Il9, also known as interleukin-9, is a multifunctional cytokine. It is involved in various biological processes and is associated with multiple diseases. IL-9 is transcriptionally regulated by non-coding regulatory elements around the Il9 gene, and its-promoting transcription factors can bind these elements to modulate its production [3]. IL-9 plays a role in allergic diseases as it is crucial for mast-cell-driven diseases [2].

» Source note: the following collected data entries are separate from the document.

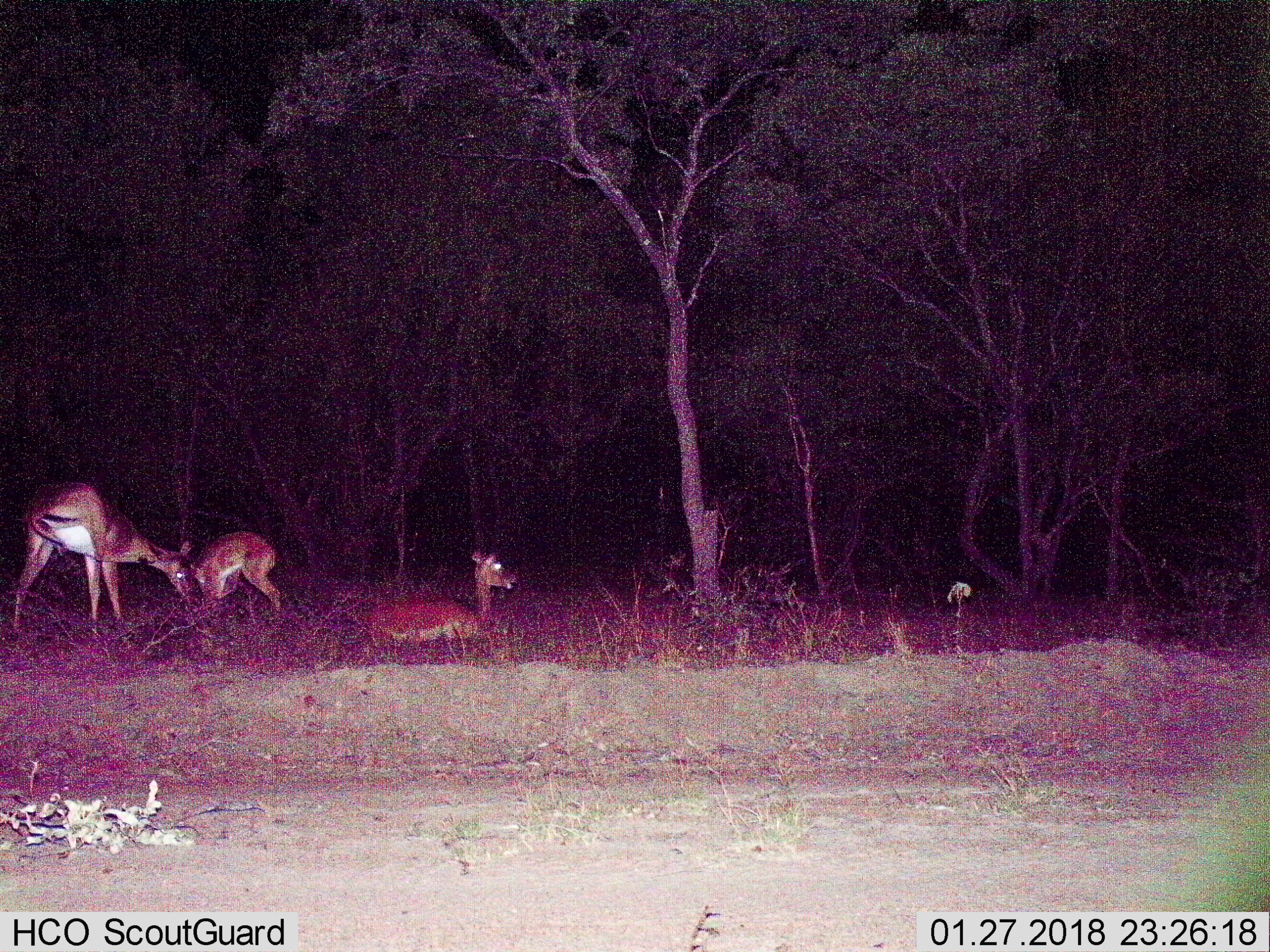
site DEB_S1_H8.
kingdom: Animalia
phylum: Chordata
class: Mammalia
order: Artiodactyla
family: Bovidae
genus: Aepyceros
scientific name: Aepyceros melampus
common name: impala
Impala (Aepyceros melampus), count 3. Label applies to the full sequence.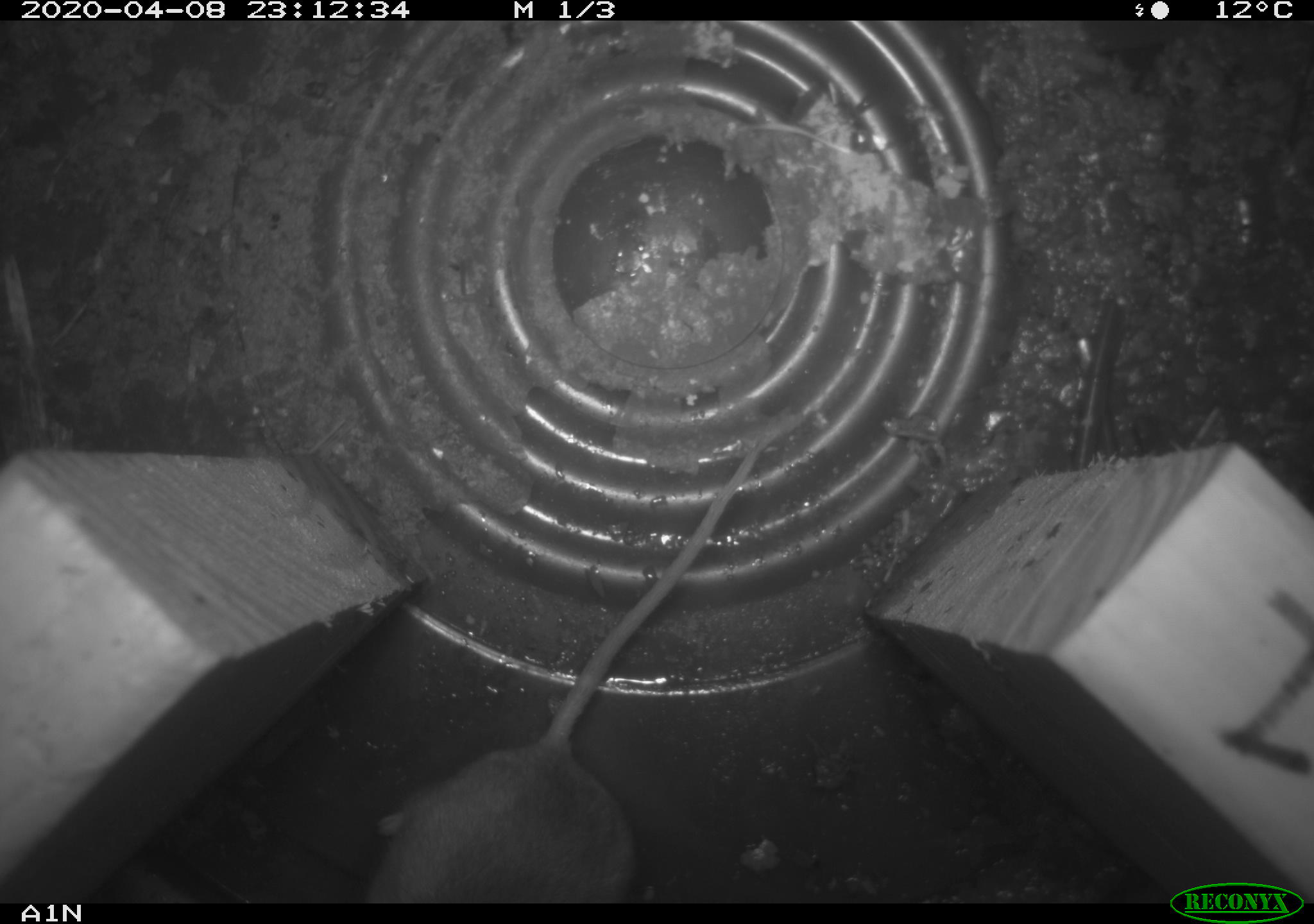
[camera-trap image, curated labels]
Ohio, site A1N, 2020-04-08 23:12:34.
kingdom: Animalia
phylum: Chordata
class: Mammalia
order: Rodentia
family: Cricetidae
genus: Peromyscus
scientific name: Peromyscus leucopus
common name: white-footed mouse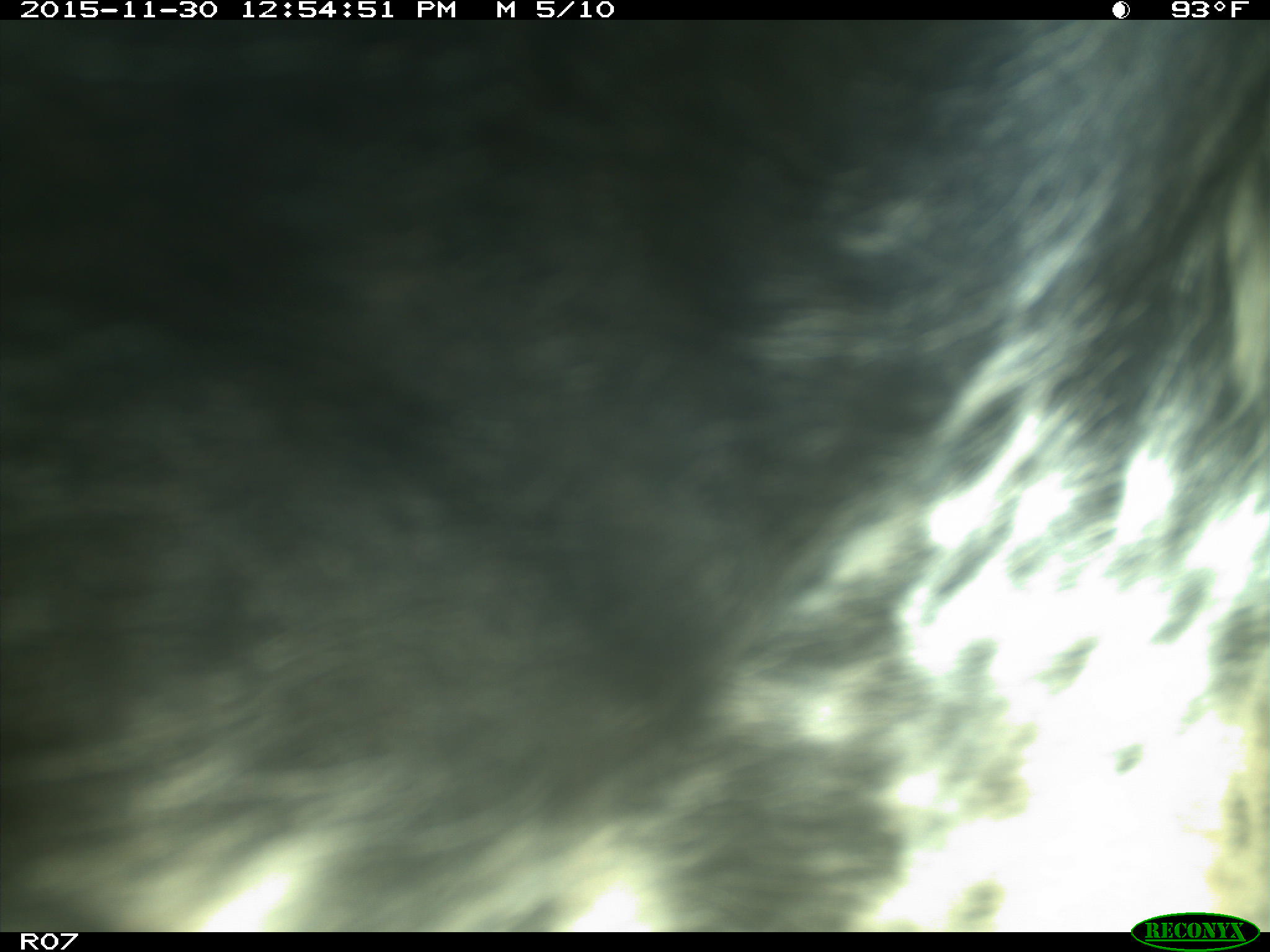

In the context of rheumatoid arthritis (RA), interventions targeting PU.1 and IL-9 in collagen antibody-induced arthritis (CAIA) and collagen-induced arthritis (CIA) models, using PU.1-T cell-conditional knockout (KO), IL-9 KO, and IL-9R KO mice, substantially mitigated the inflammatory phenotype. IL-9 was found to have a pro-inflammatory role, especially in the hyper-activation of macrophages and fibroblast-like synoviocytes. Mechanistically, PU.1 and IL-9 form a positive feedback loop in RA [1]. In preeclampsia, decreased placental IL9 and IL9R levels impair trophoblast cell proliferation, invasion, and angiogenesis, suggesting that IL9/IL9R signaling could be a new potential therapeutic target [4].

In conclusion, Il9 is a key cytokine involved in multiple biological functions. Gene-knockout mouse models, such as IL-9 KO and IL-9R KO mice, have been instrumental in revealing its role in diseases like rheumatoid arthritis and preeclampsia. These studies provide potential therapeutic targets for treating these diseases by targeting the Il9-related pathways.